The People’s Bank of China conducted a seven-day reverse repurchase operation worth 10 billion yuan (US$1.6 billion), with the rate up from 2.5 percent to 2.55 percent.
As a monetary policy instrument, reverse repo rate is the rate at which the central bank borrows money from commercial banks. A rise in the rate will lead commercial banks to park more funds with the central bank, thereby decreasing the supply of money in the market.
The Fed on Wednesday raised the benchmark interest rate in the United States by 25 basis points and signaled two more rate rises in 2018, citing a “strengthened” economic outlook in recent months.
The PBOC said in a statement posted on its website that the move is “a normal reaction” to the US rate rise and it will also help to stabilize China’s leverage ratio.
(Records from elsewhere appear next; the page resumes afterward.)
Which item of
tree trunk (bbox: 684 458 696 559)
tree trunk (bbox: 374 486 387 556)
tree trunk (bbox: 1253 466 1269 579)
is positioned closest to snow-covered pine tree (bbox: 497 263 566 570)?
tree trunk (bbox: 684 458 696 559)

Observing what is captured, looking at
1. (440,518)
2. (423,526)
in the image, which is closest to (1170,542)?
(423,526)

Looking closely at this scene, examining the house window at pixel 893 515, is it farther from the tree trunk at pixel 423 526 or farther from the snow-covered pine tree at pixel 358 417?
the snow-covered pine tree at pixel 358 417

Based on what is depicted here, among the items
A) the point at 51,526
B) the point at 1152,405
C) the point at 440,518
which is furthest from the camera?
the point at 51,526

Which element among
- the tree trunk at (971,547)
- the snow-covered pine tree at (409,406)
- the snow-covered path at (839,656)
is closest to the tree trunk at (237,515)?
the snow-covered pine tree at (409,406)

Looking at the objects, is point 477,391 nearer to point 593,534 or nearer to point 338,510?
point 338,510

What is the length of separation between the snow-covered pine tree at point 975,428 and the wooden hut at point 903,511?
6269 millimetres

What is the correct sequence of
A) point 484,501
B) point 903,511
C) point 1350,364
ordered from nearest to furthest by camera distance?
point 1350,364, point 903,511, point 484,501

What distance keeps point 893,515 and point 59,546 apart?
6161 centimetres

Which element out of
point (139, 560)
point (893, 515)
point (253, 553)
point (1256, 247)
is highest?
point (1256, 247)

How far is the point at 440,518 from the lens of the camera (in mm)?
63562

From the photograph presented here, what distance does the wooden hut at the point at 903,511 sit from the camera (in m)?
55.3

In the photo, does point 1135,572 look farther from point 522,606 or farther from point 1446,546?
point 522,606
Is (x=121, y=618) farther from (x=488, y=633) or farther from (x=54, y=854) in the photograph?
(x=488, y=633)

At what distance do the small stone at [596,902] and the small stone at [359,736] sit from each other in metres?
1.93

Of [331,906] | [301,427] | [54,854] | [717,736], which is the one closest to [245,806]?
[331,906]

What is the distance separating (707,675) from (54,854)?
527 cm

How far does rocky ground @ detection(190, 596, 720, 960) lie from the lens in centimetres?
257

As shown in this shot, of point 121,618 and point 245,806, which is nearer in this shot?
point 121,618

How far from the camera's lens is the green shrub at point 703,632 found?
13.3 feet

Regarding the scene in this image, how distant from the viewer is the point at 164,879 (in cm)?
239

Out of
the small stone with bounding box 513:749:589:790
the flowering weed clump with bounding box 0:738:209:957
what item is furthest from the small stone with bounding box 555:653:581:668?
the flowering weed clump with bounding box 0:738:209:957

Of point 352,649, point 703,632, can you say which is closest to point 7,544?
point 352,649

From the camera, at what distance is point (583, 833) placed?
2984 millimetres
The decision was the first of its kind after the new central bank Governor Yi Gang took charge this week.
The research team at Australia and New Zealand Banking Group believes that the rate-rise cycle will continue. ANZ said that given the current intensive deleveraging campaign and a likelihood of consumer inflation, China will continue to tighten its monetary policy under Yi’s leadership.
The rate rise also reflects Chinese policy-makers’ intention to ensure stability in the China-US interest rate spread and by doing so prevent potential capital outflows and foreign exchange instability, according to the ANZ.
China has vowed to maintain a prudent and neutral monetary policy in 2018 as it strives to balance growth and risk prevention.
China’s prudent monetary policy will remain neutral this year, with easing or tightening only as appropriate, according to the government work report this year.
Efforts will also be made to ensure a reasonable and stable level of liquidity, and increase the proportion of direct finance, particularly equity finance, according to the report.
Meanwhile, the Bank of Communications financial research center said it is not necessary to raise the country’s benchmark interest rate as China has seen a high level of marketization of its interest rates.
Lenders experienced a rise of their funding costs in 2017, while non-financial institutions and households also paid more for their borrowing from banks in the past year.